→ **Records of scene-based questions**
══════
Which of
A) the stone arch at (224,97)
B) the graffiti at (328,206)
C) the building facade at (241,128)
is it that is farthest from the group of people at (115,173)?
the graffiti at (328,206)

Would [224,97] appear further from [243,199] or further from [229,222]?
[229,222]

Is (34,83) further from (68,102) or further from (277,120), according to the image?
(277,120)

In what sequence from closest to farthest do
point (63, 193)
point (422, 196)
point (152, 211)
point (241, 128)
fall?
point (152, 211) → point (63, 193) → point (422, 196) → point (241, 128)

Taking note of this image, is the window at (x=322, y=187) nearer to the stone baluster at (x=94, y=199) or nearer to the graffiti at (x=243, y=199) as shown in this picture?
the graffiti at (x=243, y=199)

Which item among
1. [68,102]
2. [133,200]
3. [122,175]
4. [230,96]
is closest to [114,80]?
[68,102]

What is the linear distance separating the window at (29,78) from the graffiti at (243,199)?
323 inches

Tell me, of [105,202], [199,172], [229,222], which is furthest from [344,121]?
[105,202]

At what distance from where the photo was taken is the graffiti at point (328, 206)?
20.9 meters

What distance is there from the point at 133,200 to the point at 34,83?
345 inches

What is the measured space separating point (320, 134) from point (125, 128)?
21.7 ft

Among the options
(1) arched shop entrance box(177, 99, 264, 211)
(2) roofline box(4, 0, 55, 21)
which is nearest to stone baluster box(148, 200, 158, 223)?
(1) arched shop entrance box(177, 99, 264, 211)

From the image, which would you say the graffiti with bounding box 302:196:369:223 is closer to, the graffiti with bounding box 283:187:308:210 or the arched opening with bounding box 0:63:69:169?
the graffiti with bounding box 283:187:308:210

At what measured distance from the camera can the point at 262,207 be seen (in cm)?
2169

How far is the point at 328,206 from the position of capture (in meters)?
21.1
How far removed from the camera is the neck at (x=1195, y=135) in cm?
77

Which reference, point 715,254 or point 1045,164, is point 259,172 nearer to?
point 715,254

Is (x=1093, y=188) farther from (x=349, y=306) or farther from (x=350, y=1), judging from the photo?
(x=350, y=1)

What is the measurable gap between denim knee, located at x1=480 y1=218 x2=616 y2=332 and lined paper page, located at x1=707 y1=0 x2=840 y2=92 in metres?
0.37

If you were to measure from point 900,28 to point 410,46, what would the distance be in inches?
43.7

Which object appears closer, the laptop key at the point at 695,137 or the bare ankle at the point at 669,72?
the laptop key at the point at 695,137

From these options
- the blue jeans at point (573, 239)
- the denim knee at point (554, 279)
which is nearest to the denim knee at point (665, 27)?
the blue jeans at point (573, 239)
══════
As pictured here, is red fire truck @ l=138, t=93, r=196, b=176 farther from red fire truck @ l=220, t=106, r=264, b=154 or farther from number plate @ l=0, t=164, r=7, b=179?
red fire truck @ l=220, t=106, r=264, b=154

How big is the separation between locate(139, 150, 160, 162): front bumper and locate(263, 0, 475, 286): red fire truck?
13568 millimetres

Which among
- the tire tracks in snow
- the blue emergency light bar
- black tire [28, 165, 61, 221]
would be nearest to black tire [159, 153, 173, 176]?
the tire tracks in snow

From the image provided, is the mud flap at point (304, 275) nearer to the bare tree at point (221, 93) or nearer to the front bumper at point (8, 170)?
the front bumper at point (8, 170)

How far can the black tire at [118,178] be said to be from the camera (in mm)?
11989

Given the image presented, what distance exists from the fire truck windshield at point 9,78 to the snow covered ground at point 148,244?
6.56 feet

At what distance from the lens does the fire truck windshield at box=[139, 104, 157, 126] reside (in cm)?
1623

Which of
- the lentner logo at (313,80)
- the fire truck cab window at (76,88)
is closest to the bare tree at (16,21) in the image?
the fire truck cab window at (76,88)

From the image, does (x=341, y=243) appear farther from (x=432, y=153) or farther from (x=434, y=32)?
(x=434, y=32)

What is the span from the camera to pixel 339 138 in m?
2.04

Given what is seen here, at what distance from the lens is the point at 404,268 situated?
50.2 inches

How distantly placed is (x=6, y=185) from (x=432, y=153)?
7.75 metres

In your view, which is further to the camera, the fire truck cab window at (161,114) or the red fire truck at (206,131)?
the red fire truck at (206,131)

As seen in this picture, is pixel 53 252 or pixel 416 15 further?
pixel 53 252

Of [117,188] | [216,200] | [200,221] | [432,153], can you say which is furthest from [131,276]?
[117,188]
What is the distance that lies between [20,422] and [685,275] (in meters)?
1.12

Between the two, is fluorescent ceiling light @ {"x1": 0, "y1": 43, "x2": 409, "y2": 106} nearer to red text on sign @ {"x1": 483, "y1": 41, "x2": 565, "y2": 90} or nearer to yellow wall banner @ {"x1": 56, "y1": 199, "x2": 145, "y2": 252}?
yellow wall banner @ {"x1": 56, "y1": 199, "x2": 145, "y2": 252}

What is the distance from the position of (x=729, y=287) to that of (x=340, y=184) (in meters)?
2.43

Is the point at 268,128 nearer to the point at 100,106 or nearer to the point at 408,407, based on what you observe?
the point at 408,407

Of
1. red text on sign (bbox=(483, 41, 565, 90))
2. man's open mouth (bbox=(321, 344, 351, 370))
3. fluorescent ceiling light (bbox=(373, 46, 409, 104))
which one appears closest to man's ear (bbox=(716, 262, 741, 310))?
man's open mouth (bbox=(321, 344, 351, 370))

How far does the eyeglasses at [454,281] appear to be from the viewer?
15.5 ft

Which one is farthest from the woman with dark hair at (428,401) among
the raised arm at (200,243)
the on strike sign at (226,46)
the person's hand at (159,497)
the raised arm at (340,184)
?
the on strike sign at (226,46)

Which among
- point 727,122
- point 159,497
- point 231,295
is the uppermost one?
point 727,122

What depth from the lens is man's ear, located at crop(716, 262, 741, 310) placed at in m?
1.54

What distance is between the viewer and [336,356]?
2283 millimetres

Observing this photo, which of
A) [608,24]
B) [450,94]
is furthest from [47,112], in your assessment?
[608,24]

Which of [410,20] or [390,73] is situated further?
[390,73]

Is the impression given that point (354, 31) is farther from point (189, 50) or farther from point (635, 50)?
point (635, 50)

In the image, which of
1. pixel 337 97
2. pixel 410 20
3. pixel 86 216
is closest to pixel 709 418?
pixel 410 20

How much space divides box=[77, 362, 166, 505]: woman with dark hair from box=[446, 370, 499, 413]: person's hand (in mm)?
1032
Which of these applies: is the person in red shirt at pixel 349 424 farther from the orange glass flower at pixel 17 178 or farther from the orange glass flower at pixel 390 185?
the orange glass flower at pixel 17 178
══════
→ **AIM**
Lay out the lines of the listing above as a Markdown table with the columns "Row" and "Line", starting at the line that contains "Would [224,97] appear" and ending at the line that contains "20.9 meters". Number each row and omit blank lines.

→ **OUTPUT OF THE TASK**
| Row | Line |
|---|---|
| 1 | Would [224,97] appear further from [243,199] or further from [229,222]? |
| 2 | [229,222] |
| 3 | Is (34,83) further from (68,102) or further from (277,120), according to the image? |
| 4 | (277,120) |
| 5 | In what sequence from closest to farthest do |
| 6 | point (63, 193) |
| 7 | point (422, 196) |
| 8 | point (152, 211) |
| 9 | point (241, 128) |
| 10 | fall? |
| 11 | point (152, 211) → point (63, 193) → point (422, 196) → point (241, 128) |
| 12 | Taking note of this image, is the window at (x=322, y=187) nearer to the stone baluster at (x=94, y=199) or nearer to the graffiti at (x=243, y=199) as shown in this picture? |
| 13 | the graffiti at (x=243, y=199) |
| 14 | Which item among |
| 15 | 1. [68,102] |
| 16 | 2. [133,200] |
| 17 | 3. [122,175] |
| 18 | 4. [230,96] |
| 19 | is closest to [114,80]? |
| 20 | [68,102] |
| 21 | What is the linear distance separating the window at (29,78) from the graffiti at (243,199)? |
| 22 | 323 inches |
| 23 | Tell me, of [105,202], [199,172], [229,222], which is furthest from [344,121]? |
| 24 | [105,202] |
| 25 | At what distance from where the photo was taken is the graffiti at point (328, 206)? |
| 26 | 20.9 meters |